'''
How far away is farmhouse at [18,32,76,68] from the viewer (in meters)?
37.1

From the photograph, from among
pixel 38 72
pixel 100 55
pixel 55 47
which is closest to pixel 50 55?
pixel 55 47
'''
Set down each of the records above word for word, line by line, with nothing changed.

▸ Solved exercise:
How far away is farmhouse at [18,32,76,68] from the viewer (in meters)?
37.1

From the photograph, from among
pixel 38 72
pixel 100 55
pixel 55 47
which is closest to pixel 50 55?
pixel 55 47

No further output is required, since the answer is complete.